*Deskripsi Masalah*: Lanjutkan tulisan di bawah tentang umat Islam dan cap "umat teroris" itu, mulai tepat setelah kalimat terakhirnya.

*Kutipan Terpilih*:
********************

Kenyataan umat Islam
pada awal millennium ke-3 ini adalah sebagai umat terpinggirkan, tertindas dan
terjajah hak-haknya. Hal ini menyebabkan sebagian anggota dari umat yang
mempunyai ghirah agama yang tinggi berbekal dengan ilmu yang diperolehnya
mencari cara yang tercepat untuk mengembalikan izzah umat, dengan niat berjihad
mereka melancarkan serangan-serangan terhadap seluruh kepentingan kekuatan
kufur dan syirik dalam bentuk pemboman titik-titik penting simbol kekuatan durjana.
Ijtihad fardi yang diikuti
dengan praktik dari sebagian anggota umat ini menambah coreng hitam dikening
umat sebagai "umat teroris", andai gelar ini di berikan karena
keiltizaman (komitmen) kita dengan Kitabullah dan sunnah Rasulullah shallallahu
`alaihi wa sallam dapat dipastikan tidak seorang muslim sejatipun yang
menolaknya bahkan diperintahkan meneror kekuatan syirik dan kufur dalam bentuk
I`dadul quwwah. Tetapi jika gelar ini dianugerahkan lantaran ijtihad fardi dari
sebagian umat yang perlu dikaji ulang, maka disini setiap individu umat harus
memberikan nasehat sesuai dengan kemampuan masing-masing.

********************

*Data yang Diberikan*:
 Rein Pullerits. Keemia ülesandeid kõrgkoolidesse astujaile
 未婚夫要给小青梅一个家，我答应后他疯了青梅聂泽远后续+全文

********************

*Jawaban Latihan*:
﴿ إن أريد إلا الإصلاح ما استطعت ﴾
Aku tidak bermaksud kecuali melakukan perbaikan semampuku (QS
Huud: 88)
Konsep Jihad dalam Islam
Makna
Jihad Menurut Bahasa:
Kata jihad di dalam bahasa arab,
adalah mashdar dari kata:
جاهدت العدو مجاهدة وجهادا Yang merupakan turunan
dari kata الجهد yang berarti:
kesulitan atau kelelahan karena melakukan perlawanan yang optimal terhadap
musuh . [1]
Makna Jihad Menurut Istilah:
Dalam terminologi syar`i kata
jihad mempunyai beberapa makna:
Suatu usaha optimal untuk memerangi orang-orang kafir.[2] Para fuqaha
mengungkapkannya dengan defenisi yang lebih rinci, yaitu: suatu usaha seorang
muslim memerangi orang kafir yang tidak terikat suatu perjanjian setelah mendakwahinya
untuk memeluk agama Islam, tetapi orang tersebut menolaknya, demi menegakkan
kalimat Allah .[3]
Ini makna umum dari kata jihad dalam terminologi syar`i. Bila kata jihad
dimaksudkan untuk makna selain dari makna diatas biasanya diiringi dengan
sebuah kata lain sehingga konteks dari kalimat tersebut mengindikasikan makna
yang dituju dari kata jihad tersebut, ini berarti setiap kita menemukan kata
jihad dalam Al-Qur`an dan sunnah konotasinya adalah memerangi orang kafir
dengan senjata.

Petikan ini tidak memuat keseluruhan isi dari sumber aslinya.